A salute to simultaneous translators

In the early nineteen sixties, the Head of State of a tiny nation was to address the General Assembly of the United Nations. All eyes of the delegates and those of a few Heads of Government were on him. The auditorium was overflowing. The speaker walked up to the rostrum. He bowed to the assembly. A standing ovation, and he turned to the translators’ enclosure. Then he spoke. “Distinguished Heads of Nations and delegates, without our lovely set of translators, up there would never be a United Nations.”

It would be another ‘Tower of Babel’. According to the Old Testament of the Holy Bible, the people of Babel had started to build a gigantic tower to reach the abode of God. God was peeved. Suddenly those working on the tower began to speak in different tongues. Confusion and unlimited tempers resulted when people could not understand each other.

That was the end of the ‘Project tower of Babel’. So without our lovely simultaneous translators, the organization would be yet another Tower of Babel. Our translators have lifted the curse of Babel from this assembly.” The assembly hall resounded with the ovation by the delegates to applaud the translators and the speaker.

The role of the translator is absolutely indispensable in the daily functioning of the world. They are a vital component at conferences, be they international or national diplomatic deliberations between two countries As much as the role played by simultaneous translators enclosed in cubicles striving to convey the accurate translations to a multilingual audience, translators sit behind distinguished persons, listening alertly.

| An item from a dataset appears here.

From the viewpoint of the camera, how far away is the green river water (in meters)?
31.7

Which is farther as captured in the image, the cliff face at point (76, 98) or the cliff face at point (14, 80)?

The translator should be knowledgeable in both languages and have a general background of the subjects discussed. Above all, they should have the unique ability to transfer the feelings, jokes, subdued humour, puns and interesting experience exchanged by their subjects, keeping in mind that those waiting for their translator are quite competent in the language of the other. They should be empathetic. Any lapse in their translations could cause diplomatic upheavals.

A vital role

A tour guide or even an ordinary citizen with a fair knowledge of a foreign language could be a simultaneous translator. No super class computer could ever dream of performing the duties of a simultaneous translator. The former has no emotions. The latter has the unique virtue of being able to sympathize. Empathize and go in to the very depths of the heart of a person and use his brain, with pride.

It is indeed an exciting profession. There was a Sri Lankan Anglican Rev. Father in the early 1950s who could read, speak and deliver a sermon in Sinhala, Tamil, English, French, Spanish and Greek, a simultaneous translator par excellence.

The translator had played a vital role in the history of the world. Without them man would be living in the well of ignorance.

The words of our teachers have been translated into thousands of tongues. Epics have been translated and given the world a glimpse of literary excellence in ancient writings. Libraries around the world are full of translations of these masterpieces. The Mahawansa, Bhagavath Geetha, Tripitaka, Bible, Quran, are all written in many languages. So are popular novels and Hansards.

These translators of books and documents have the time, books to refer, access to dictionaries, atlases, bibliographies and reference books. They have the privilege of using the telephone and the internet for information.

Not so our terrestrial wizards who have been blessed to bind nations with knowledge, so that Mother Earth on which we live will never ever have to bear the weight of a foundation of another Tower of Babel. Without you dear simultaneous or instant translators, where would mankind be? We salute you!